*** Opening Page extract ***
In the Philippines, paternity leave is an important benefit for expectant fathers. As a dad-to-be, it is crucial to understand the details of SSS paternity benefits, including how long they last and how they can be availed.
In this article, we will answer some of the most common topics about paternity leave in the Philippines to help soon-to-be dads navigate this important aspect of parenthood. Keep on reading to learn more.
Paternity leave in the Philippines is a type of paid leave granted to male employees who are new fathers. It aims to provide fathers with the opportunity to bond with their newborn child and support their spouse during the crucial early stages of parenthood.
The law grants male employees a total of seven days of paternity leave, with full pay, to be availed of either continuously or intermittently within 60 days from the child’s birth or from the date of the child’s hospital discharge, whichever comes later.
*** Closing Page extract ***
*** Opening Entries shown ***
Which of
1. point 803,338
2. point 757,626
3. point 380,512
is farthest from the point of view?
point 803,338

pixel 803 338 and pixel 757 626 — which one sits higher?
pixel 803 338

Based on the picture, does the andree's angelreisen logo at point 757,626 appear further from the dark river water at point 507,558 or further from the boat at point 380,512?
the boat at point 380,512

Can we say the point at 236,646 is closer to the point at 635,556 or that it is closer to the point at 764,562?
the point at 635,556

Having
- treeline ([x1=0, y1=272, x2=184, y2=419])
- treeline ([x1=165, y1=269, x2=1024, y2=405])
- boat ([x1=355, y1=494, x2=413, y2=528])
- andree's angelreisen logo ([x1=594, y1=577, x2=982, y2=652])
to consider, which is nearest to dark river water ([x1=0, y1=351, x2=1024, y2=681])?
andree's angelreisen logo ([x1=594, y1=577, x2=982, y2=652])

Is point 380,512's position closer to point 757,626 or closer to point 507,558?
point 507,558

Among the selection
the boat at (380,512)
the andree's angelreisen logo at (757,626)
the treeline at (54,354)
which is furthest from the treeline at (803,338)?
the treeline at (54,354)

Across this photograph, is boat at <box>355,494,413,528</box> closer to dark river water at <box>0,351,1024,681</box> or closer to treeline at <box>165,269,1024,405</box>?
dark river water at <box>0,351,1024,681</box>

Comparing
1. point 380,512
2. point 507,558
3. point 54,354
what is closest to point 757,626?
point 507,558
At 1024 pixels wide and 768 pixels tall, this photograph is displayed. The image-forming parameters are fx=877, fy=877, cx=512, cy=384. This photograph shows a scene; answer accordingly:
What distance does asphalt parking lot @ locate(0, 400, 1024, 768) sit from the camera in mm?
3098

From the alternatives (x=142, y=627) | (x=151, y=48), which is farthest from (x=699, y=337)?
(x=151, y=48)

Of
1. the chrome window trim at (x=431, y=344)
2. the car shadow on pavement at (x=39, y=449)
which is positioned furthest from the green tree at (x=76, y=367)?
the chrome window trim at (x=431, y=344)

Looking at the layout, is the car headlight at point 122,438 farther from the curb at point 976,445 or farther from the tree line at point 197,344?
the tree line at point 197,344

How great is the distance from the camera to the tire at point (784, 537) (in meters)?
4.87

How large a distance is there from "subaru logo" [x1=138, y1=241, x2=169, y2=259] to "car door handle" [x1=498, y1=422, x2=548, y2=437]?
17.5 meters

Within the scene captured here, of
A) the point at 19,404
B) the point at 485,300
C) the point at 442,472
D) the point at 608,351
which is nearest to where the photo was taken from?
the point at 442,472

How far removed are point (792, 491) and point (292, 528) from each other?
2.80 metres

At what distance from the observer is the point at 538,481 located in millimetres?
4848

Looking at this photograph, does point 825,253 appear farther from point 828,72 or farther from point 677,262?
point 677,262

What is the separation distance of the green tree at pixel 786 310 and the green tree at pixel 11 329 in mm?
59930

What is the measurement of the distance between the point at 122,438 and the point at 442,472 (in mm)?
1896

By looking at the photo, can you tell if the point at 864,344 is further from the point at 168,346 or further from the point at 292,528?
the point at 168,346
*** Closing Entries shown ***
• Your goal
Continue the article on paternity leave in the Philippines, starting right after its last sentence.

• Written answer
The provision of paternity leave in the Philippines is seen as an important step towards promoting gender equality and work-life balance, as well as recognizing the important role that fathers play in the care and upbringing of their children.
What Benefits Can I Claim as a New Father?
When it comes to benefits for new parents in the Philippines, it’s important to know that paternity leave is a different ballgame from the maternity benefits provided by PhilHealth and SSS. Unlike maternity leave, which is explicitly mentioned in the Philippine Labor Code, paternity leave is not.
But don’t fret, there are laws in place that grant new fathers paternity leave benefits. The Paternity Leave Act of 1996, also known as Republic Act 8187, provides male employees with a total of 7 days of paternity leave with full pay to be taken within 60 days from the child’s birth or from the date of the child’s hospital discharge, whichever comes later. In addition, the Allocation of Maternity Leave Credits under Section 6 of Republic Act 11210 also allows new mothers to allocate a portion of their maternity leave credits to the child’s father, providing even more flexibility for new parents.
So, while the process may be a bit different from the more well-known maternity benefits, it’s important to know that paternity leave is available and can be a valuable resource for new fathers. By taking advantage of these benefits, fathers can bond with their newborn child and support their partner during the early stages of parenthood.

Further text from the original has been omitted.